Há mangakás que se utilizam de fatos ocorridos em suas
vidas, para compor suas obras. No caso de Hideaki Anno, o melhor momento de Neon Genesis Evangelion, veio com sua
crise pessoal. Em Kaiji, certamente a vida difícil de Fukumoto Nobuyuki, autor
do mangá, influenciou não somente os rumos dessa história, mas como todas as
outras que levam seu nome. Normalmente seus personagens principais são solitários,
apanham bastante da vida, mas continuam resistindo. Há de se destacar que são
sempre centrados em torno do lado psicológico, jogos e probabilidades matemáticas,
que são humanamente possíveis pra qualquer um. Ao menos, na prática. E embora
um dos pontos mais fortes dos mangás, seja essa narrativa cinematográfica,
poucos autores conseguem se aproveitar disso tão bem, usando todos os recursos disponíveis,
como FKM (Fukumoto) o faz.
Claro que, como essa resenha é basicamente sobre o anime e
não o mangá, eu darei os devidos créditos à MADHOUSE e ao diretor Yuzo Sato (One Outs/ Biohunter) que consegue
transpassar de forma magistral todo o feeling de suspense e atmosfera de tensão
da obra original, se aproveitando tão bem das vantagens que só uma anime pode
oferecer. Não vou dizer que é impossível, mas digo que é difícil não se
envolver com o drama de Itou Kaiji e não torcer por ele a todo instante. Eu li
recentemente no blog Radix, sobre Chihayafuru,e o poder de criar torcedores. Digo o mesmo sobre Kaiji, que com o decorrer
do anime, transforma o espectador em torcedor, e o entrega exatamente aquilo
que ele quer. Até mais que Chihayafuru, com a diferença que aqui, não tem nada
de bonitinho, romance e linguagem poética. É pancada e mais pancada! Siiimmm se
prepare, pois Gyakkyo Burai Kaiji (nome
original do anime) irá te nocautear e você vai pedir bis!! Para isso, não poupa nas cenas de tensão psicológica,
boas doses de sadismo, reviravoltas inusitadas e na parte técnica, com um bom áudio
e efeitos competentes. Destaque para o seiyuu Fumihiko Tachiko (Ikari Gendou, de Evangelion), narrador
da história, responsável por situar ainda mais o espectador naquele ambiente
hostil de competitividade e rivalidade. Não foram poucos os episódios onde fui
flagrada adorando o tom viril e inquietante, que parecia estar se divertindo
mais do que ninguém com o drama de Itou Kaiji. É como se ele estivesse diante
de você e a cada investida do time adversário, ele berrasse verborragicamente
ao ponto de soltar saliva, tamanha intensidade.

TAREFAS E EXERCÍCIOS:
1 > Liste todas as pessoas reais citadas na resenha sobre Kaiji por seu trabalho em obras, como autores, diretores e dubladores.
2 > Por favor, dê continuidade à resenha sobre Kaiji a partir do ponto em que ela termina.
Os registros são um material separado, sem relação com a resenha sobre Kaiji.

REGISTROS EXTRAÍDOS:

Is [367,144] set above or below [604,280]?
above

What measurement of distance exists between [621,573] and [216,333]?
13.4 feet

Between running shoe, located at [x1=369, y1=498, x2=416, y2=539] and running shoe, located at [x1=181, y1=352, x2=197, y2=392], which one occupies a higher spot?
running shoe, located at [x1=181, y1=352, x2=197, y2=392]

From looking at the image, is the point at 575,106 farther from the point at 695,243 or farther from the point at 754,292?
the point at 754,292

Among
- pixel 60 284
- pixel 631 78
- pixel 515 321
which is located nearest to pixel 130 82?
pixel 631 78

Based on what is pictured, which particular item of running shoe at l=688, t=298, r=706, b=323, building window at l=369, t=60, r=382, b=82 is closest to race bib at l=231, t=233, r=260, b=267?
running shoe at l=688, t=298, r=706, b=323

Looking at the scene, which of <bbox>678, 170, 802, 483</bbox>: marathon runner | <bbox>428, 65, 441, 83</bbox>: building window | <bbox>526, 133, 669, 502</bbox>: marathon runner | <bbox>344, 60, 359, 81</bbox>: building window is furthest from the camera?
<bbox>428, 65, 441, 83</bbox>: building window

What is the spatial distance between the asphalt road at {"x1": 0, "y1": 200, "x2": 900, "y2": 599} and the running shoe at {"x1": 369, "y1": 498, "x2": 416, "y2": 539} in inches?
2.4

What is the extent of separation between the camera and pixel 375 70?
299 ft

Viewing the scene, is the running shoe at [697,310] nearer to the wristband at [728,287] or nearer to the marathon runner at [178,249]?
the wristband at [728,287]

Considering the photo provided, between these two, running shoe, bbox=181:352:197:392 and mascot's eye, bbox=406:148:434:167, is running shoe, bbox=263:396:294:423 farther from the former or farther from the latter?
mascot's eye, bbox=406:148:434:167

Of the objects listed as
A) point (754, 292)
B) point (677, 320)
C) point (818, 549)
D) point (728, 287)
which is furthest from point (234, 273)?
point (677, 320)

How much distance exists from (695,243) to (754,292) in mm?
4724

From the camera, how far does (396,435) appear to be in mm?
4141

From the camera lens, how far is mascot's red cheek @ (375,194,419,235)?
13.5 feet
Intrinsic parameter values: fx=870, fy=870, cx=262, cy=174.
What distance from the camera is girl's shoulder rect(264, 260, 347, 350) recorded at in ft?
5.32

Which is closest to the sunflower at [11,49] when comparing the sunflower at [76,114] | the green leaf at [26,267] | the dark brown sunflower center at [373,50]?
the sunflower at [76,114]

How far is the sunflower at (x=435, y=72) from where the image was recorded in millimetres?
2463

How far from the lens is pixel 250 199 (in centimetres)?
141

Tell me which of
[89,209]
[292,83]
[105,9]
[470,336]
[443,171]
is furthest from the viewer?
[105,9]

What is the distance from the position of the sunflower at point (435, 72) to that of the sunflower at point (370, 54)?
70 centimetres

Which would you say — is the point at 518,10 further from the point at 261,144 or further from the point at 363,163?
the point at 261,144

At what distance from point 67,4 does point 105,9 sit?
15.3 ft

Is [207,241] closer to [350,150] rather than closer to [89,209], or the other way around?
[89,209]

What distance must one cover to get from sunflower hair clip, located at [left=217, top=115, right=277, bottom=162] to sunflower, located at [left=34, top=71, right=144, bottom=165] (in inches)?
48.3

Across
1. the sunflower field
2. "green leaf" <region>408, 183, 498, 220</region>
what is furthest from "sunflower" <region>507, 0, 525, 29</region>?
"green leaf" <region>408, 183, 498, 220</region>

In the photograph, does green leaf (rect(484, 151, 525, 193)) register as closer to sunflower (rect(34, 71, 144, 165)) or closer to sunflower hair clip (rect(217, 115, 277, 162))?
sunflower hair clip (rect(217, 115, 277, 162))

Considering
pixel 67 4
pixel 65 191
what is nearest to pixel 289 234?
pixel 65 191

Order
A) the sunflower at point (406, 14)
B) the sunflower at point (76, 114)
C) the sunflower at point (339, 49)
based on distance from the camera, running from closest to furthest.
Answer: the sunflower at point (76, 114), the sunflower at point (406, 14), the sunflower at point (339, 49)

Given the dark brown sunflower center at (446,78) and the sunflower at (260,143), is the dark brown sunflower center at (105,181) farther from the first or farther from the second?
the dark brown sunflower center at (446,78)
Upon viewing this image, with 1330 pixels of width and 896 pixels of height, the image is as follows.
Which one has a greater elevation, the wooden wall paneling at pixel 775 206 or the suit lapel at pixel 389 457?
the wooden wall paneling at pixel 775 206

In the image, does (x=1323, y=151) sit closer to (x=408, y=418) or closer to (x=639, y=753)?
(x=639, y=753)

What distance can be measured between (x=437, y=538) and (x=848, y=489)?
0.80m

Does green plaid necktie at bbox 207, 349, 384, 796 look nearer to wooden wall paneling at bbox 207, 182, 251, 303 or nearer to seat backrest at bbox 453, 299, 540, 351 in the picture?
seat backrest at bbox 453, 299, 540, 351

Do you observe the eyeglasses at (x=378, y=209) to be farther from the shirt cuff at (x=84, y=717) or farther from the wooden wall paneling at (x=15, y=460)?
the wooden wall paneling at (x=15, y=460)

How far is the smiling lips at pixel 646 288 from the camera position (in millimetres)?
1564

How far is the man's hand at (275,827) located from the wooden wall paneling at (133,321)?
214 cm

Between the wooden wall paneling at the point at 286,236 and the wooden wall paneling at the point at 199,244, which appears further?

RESPOSTAS POR ITEM:
1 > Hideaki Anno, Fukumoto Nobuyuki, Yuzo Sato, Fumihiko Tachiko

2 >
Itou Kaiji é um vagabundo, que mal consegue se sustentar com
o que ganha. Tem como hobbie diário, roubar emblemas de carros e esvaziar seus
pneus. Mas Kaiji é incrivelmente humano, ele não é indiferente ao ambiente de
pobreza e miséria em que vive, nem muito menos no que ele se tornou. Mas também
não faz nada para mudar essa realidade. Falam bastante das heroínas do universo
shoujo, sempre tão choronas, e nesse caso, Kaiji é o contraponto. Poucas vezes vi um personagem tão chorão, mas
ele é diferente de um Ganta Igarashi (de
Deadman Wonderland). Ele é um personagem bem construído e definido. Além
das lágrimas serem justificáveis, ele parte pra cima, como um cão raivoso.
Tenho a impressão que são as lágrimas derramadas por FKM em seu duro caminho de
trabalho braçal e aperfeiçoamento do traço para seguir o sonho de ser mangaká.
O traçado não é bonito. Não é delicado. Não é convidativo.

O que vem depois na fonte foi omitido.